The only Kerry aide on the plane who wanted the senator to quickly issue an apology for any perceived insult was senior adviser Mike McCurry, the former Clinton spokesman who is a calm, cool voice among the overheated Kerryites. McCurry was alone. The Kerry brain trust argued that the Bush people were even nastier, and this was no time to be soft.
Instead of an apology, the rhetoric escalated. Democrats outside the campaign were stunned by the words that followed. Kerry's usually serene campaign manager Mary Beth Cahill referred to Mary Cheney as "fair game." The peak in meanness was attained by Elizabeth Edwards, the motherly wife of vice-presidential candidate John Edwards. She contended the outburst against Kerry by Mary's mother, Lynne, "indicates a certain degree of shame" toward her daughter. It is difficult to exaggerate Mrs. Cheney's outrage over Mrs. Edwards's suggestion of a mother's non-support for her daughter.
Most of the Kerry camp, desensitized by political combat, saw nothing wrong with all this. His aides could find fault only with Lynne Cheney, because she was enraged by the sight of Kerry invoking her daughter's name and then professing to read Mary's mind and express her thoughts.

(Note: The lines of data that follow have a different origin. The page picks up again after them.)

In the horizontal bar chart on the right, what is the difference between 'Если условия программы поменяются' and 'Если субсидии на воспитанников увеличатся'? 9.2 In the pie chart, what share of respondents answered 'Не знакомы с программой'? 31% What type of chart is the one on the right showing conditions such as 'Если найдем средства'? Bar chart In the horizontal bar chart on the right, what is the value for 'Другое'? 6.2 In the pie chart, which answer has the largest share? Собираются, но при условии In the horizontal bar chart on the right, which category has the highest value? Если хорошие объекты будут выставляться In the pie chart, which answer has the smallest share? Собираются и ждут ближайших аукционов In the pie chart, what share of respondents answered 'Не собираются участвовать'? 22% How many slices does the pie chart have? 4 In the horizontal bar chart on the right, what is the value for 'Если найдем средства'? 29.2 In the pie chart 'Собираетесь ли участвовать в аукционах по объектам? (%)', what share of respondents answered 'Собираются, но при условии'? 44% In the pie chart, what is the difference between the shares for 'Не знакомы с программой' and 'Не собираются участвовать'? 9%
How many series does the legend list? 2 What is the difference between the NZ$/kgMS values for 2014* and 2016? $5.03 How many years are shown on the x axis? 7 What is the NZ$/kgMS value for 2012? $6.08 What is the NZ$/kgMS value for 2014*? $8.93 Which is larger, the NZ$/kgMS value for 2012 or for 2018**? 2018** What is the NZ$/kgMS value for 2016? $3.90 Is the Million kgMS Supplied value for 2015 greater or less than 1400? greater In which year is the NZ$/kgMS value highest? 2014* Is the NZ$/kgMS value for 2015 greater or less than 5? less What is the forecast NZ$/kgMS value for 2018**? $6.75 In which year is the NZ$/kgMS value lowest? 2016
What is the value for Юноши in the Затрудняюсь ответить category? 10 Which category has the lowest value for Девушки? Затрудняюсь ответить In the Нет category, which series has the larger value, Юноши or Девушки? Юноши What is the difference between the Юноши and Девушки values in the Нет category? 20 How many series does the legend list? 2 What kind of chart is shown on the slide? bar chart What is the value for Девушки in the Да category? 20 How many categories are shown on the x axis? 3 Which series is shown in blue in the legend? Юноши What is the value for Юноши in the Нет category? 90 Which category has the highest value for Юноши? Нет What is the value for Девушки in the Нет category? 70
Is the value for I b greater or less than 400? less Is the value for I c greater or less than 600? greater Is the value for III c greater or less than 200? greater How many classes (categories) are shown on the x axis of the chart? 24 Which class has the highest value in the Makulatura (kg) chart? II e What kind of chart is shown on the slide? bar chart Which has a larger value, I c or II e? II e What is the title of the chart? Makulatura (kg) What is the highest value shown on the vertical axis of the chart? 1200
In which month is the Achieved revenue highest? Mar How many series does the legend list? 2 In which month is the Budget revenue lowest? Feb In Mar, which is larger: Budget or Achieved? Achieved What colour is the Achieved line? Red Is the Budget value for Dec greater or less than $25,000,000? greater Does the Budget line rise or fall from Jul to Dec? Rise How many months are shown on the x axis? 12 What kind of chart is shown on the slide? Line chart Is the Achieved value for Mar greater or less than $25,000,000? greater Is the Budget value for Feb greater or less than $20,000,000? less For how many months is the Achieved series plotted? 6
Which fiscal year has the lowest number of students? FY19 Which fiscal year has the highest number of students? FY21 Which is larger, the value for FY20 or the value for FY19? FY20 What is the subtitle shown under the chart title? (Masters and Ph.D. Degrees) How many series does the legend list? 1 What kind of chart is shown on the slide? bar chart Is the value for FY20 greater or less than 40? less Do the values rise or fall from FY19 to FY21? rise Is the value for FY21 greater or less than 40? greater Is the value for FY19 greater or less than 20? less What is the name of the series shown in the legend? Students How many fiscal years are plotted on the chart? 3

Overnight polls by several organizations last Thursday night indicated a little slip by Kerry replacing a virtual deadlock between the candidates that followed the first debate. Pollster John Zogby's nightly tracking last week for the first time showed a few Democrats moving from Kerry to Bush. When Mary Cheney was mentioned, "soft Kerry" voters at pollster Frank Luntz's Arizona debate focus group for the first time electronically indicated displeasure with the senator. It was a mistake by John Kerry, and it might well prove a serious one.